Sama tapi tidak bersama, kalimat itu pas banget buat merayakan patah hati yang kesekian kalinya. Dan sebenernya kalimat itu gue dapet ketika lagi dengerin lagu Tulus Hati-hati di Jalan. Ini seperti Hymne patah hati di dunia gue sih, sebuah lagu untuk merayakan sekaligus mengenang sebuah kisah patah hati yang entah keberapa kalinya.
Awalnya gue percaya bahwa jodoh itu cerminan diri, tapi semakin ke sini, semakin gue menemukan banyak orang, gue ragu dengan hal itu. Terlalu sama juga tidak menandakan itu jodoh kita, hampir sama juga bukan berarti itu salah satunya. Banyak orang yang ternyata sama tapi hanya sebatas lewat, banyak orang yang bagaikan cermin tapi ternyata sebatas mampir.
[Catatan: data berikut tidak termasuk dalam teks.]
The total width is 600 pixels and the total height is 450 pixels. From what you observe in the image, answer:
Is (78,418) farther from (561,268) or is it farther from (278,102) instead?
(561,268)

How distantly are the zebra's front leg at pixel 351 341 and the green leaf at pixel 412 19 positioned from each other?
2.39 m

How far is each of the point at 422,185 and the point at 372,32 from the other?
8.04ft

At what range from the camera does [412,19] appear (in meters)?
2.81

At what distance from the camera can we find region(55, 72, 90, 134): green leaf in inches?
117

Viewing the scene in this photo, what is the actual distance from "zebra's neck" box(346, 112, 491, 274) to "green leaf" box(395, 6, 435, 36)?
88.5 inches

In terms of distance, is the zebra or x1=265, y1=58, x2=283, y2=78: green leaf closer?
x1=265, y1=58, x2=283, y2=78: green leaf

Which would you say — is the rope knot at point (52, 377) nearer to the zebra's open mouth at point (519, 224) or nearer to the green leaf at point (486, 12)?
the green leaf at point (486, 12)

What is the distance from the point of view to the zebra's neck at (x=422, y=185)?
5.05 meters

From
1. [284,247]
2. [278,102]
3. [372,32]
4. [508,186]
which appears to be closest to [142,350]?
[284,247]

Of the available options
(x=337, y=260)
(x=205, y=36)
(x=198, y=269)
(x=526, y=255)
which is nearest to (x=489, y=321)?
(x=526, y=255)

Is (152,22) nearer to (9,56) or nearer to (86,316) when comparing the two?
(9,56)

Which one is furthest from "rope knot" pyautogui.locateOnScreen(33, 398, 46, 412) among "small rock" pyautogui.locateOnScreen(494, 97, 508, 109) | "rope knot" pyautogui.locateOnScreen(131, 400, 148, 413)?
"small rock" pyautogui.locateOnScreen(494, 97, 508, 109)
Mungkin juga sudah pada sama rasa tapi ternyata beda dunia.
Hal itu juga yang membuat gue sedikit malas dan memilih mengalir aja soal perasaan. Kalau suka ya udah biarin suka, gue selalu percaya semua ada batas waktunya, yang artinya perasaan gue juga bisa berakhir dan tumbuh berganti dengan perasaan lainnya. Semakin ke sini juga gue makin mikir lagi soal pernikahan. Rasanya pernikahan nggak segampang tentang 2 orang yang setuju buat nikah. Nggak sesingkat tentang perasaan saat itu-beberapa bulan kedepan-1 tahun-2 tahun. Entah kenapa semuanya berasa rumit, semakin ke sini banyak hal yang gue pertimbangan untuk menuju jenjang pernikahan. Melihat situasi diri gue sendiri yang belum baik juga, emosinya masih naik-turun, tingkat kesabaran menghadapi sesuatu juga belum baik, masih ke kanak-kanakan juga, mood yang sesekali masih berantakan.
Sebagian dari diri gue sebenernya juga mikir, apa yang gue takutkan itu belum terjadi dan entah akan terjadi atau tidak, jadi jangan terlalu diambil pusing saat ini. Tapi tetep aja, gue takut dengan hal itu. Mungkin karena gue juga belum menemukan seseorang yang membuat gue yakin bahwa dengan dia semua akan baik-baik aja.
Untung aja sih, keluarga gue bukan tipikal memaksa segera nikah diusia 24 tahun ini. Jadi itungannya masih aman aja, santai. Semua bakalan ada waktunya masing-masing, dan perkara sakral ini juga bukan perlombaan.